The abortion case being looked at by the U.S. Supreme Court centers on a Mississippi law banning abortion after 15 weeks of pregnancy.
That case is the first direct challenge to Roe since the landmark decision came down.
In 1973, the nation’s high court issued a ruling that legalized abortions nationwide. Now, they are revisiting that. SCOTUS is currently considering whether all bans on abortion before a fetus can survive outside the womb are unconstitutional.
That decision is expected to come down by the end of June.
While there’s no language that says abortions are banned outright in Kentucky, the providers who perform them say this law creates a lot of barriers and they can’t legally perform the procedures anymore. That’s something they feel violates the precedent set by Roe v. Wade.

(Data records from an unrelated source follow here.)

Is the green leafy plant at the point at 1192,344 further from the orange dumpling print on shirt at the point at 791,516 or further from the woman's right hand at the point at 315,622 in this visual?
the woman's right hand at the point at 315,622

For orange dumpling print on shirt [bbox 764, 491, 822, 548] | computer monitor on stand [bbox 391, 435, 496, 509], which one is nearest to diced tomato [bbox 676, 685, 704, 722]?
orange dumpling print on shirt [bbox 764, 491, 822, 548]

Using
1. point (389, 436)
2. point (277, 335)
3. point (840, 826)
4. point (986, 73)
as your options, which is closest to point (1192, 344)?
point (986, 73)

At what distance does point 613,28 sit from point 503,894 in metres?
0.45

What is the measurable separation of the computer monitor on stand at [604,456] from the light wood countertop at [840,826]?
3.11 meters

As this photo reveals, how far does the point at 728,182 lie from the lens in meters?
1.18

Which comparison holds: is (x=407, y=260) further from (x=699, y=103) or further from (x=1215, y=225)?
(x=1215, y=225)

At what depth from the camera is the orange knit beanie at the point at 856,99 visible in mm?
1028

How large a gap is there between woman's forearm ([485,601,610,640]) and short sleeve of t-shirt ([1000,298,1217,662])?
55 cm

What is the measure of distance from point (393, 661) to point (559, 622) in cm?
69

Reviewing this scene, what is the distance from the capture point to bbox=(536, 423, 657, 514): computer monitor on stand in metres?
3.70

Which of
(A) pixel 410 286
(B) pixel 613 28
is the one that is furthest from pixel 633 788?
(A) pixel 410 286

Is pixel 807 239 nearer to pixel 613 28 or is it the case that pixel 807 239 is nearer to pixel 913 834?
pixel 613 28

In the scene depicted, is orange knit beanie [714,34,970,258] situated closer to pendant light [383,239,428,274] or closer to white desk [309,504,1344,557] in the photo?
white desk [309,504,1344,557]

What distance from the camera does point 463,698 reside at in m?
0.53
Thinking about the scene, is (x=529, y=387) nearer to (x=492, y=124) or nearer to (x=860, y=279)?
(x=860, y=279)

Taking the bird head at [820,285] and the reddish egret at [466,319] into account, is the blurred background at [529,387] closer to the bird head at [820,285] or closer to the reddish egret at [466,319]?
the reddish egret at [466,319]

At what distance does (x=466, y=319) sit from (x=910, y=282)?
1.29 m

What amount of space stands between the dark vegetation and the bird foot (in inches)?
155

Kentucky has two abortion providers: EMW Women’s Surgical Center and Planned Parenthood. Since this law took effect immediately when it was passed, both stopped abortions that day.
Doctors who perform abortions in cases where a woman is at risk of serious injury or death are protected under Kentucky law.
In a statement, a lawyer with the Kentucky Hospital Association says hospitals will incorporate the requirements of the new abortion law into their existing operations and don’t think they’ll have to consult with hospital attorneys prior to providing that care.
The ACLU and Planned Parenthood both filed lawsuits claiming the law is unconstitutional.
Planned Parenthood asked the court to issue a temporary restraining order on the law, barring it from staying in effect until the case moves forward in court.
“A temporary restraining order would halt enforcement of this important law, which protects unborn life and promotes the health and safety of women,” Kentucky Attorney General Daniel Cameron said in an emailed statement.
Cameron has pledged to defend this law in court and said he believes the General Assembly passed this law to protect the lives of women.
There are still abortion providers in Indiana and Ohio.
If you think you’re pregnant and are considering your options, a spokesperson from Planned Parenthood said to still schedule an appointment with them in Kentucky and they’ll help get you in contact with resources you may need.